Exercise materials section start

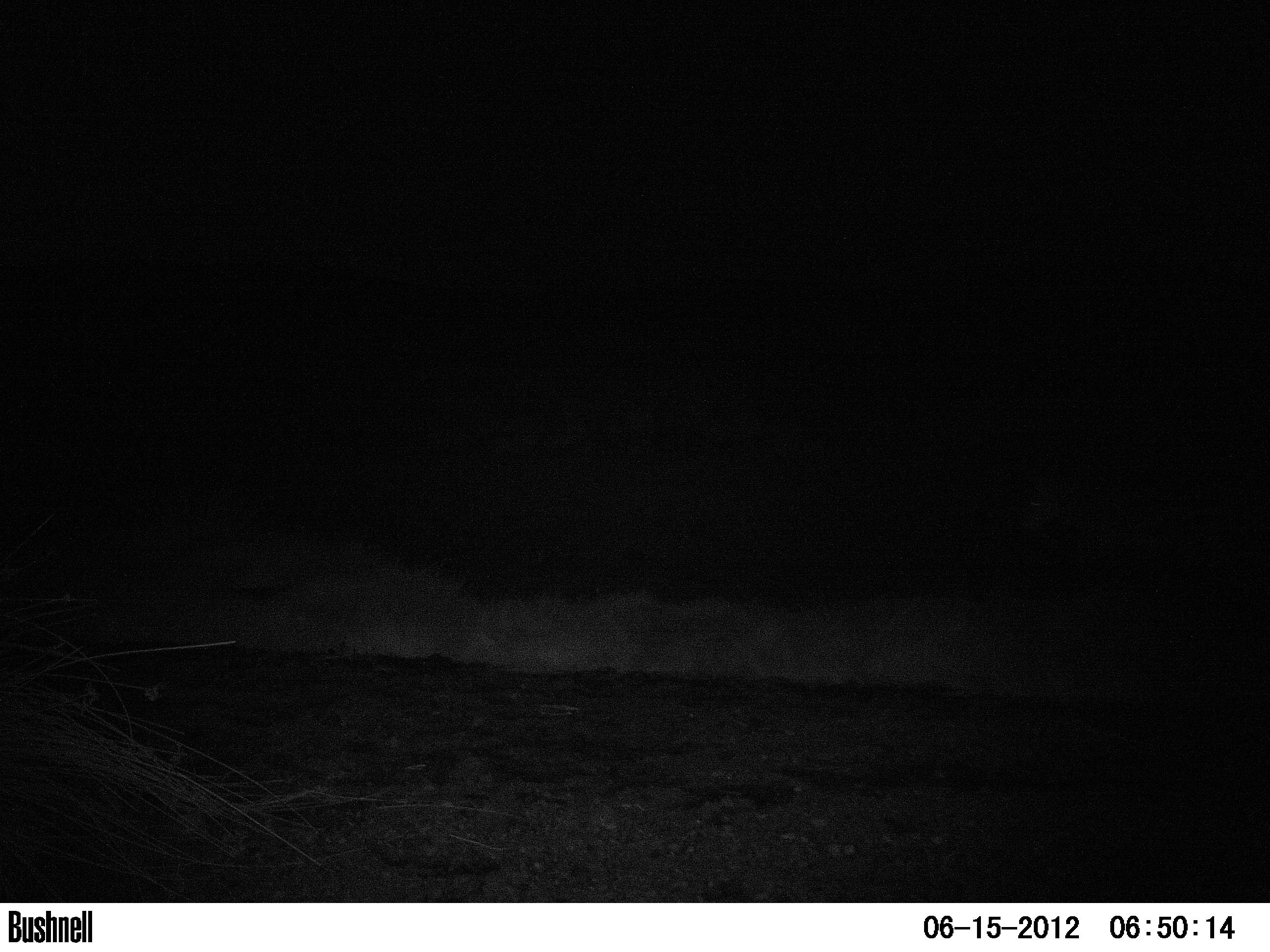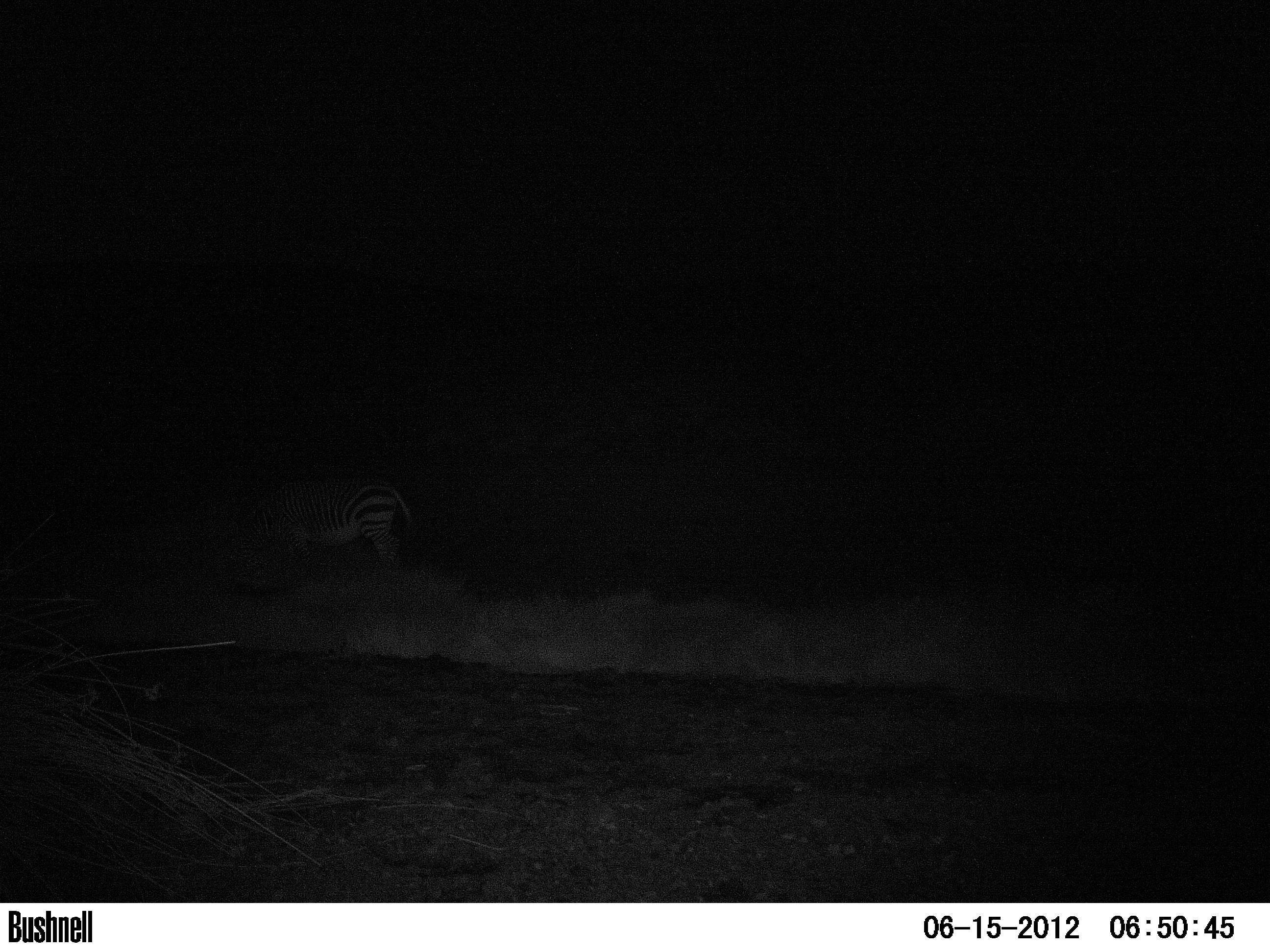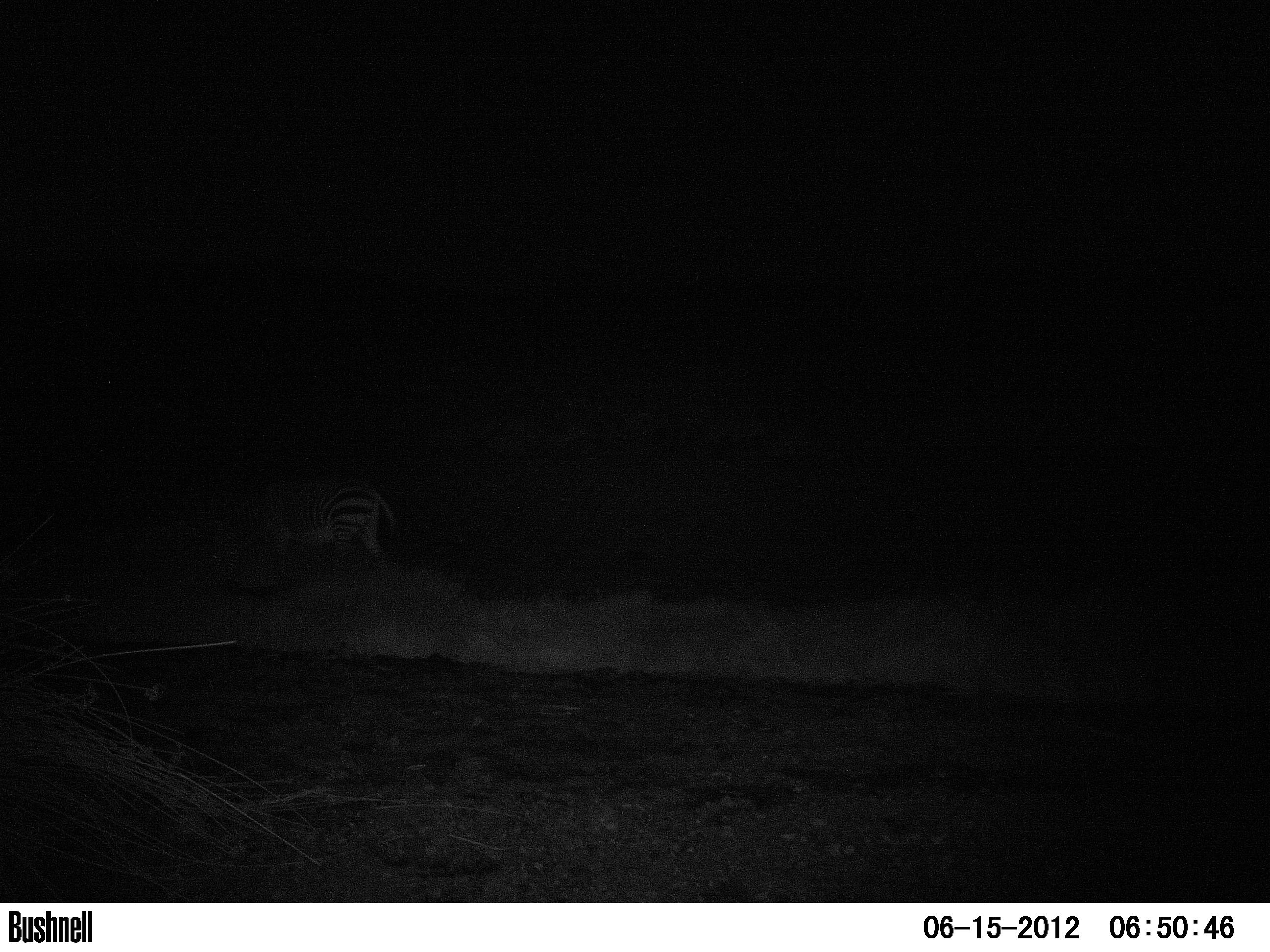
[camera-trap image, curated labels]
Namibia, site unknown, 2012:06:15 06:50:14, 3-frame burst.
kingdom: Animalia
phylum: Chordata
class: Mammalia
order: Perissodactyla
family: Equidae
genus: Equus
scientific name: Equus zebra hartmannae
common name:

Exercise materials section end

## Required work:
Repeat the records above exactly, without pictures.

## Answer:
[camera-trap image, curated labels]
Namibia, site unknown, 2012:06:15 06:50:14, 3-frame burst.
kingdom: Animalia
phylum: Chordata
class: Mammalia
order: Perissodactyla
family: Equidae
genus: Equus
scientific name: Equus zebra hartmannae
common name:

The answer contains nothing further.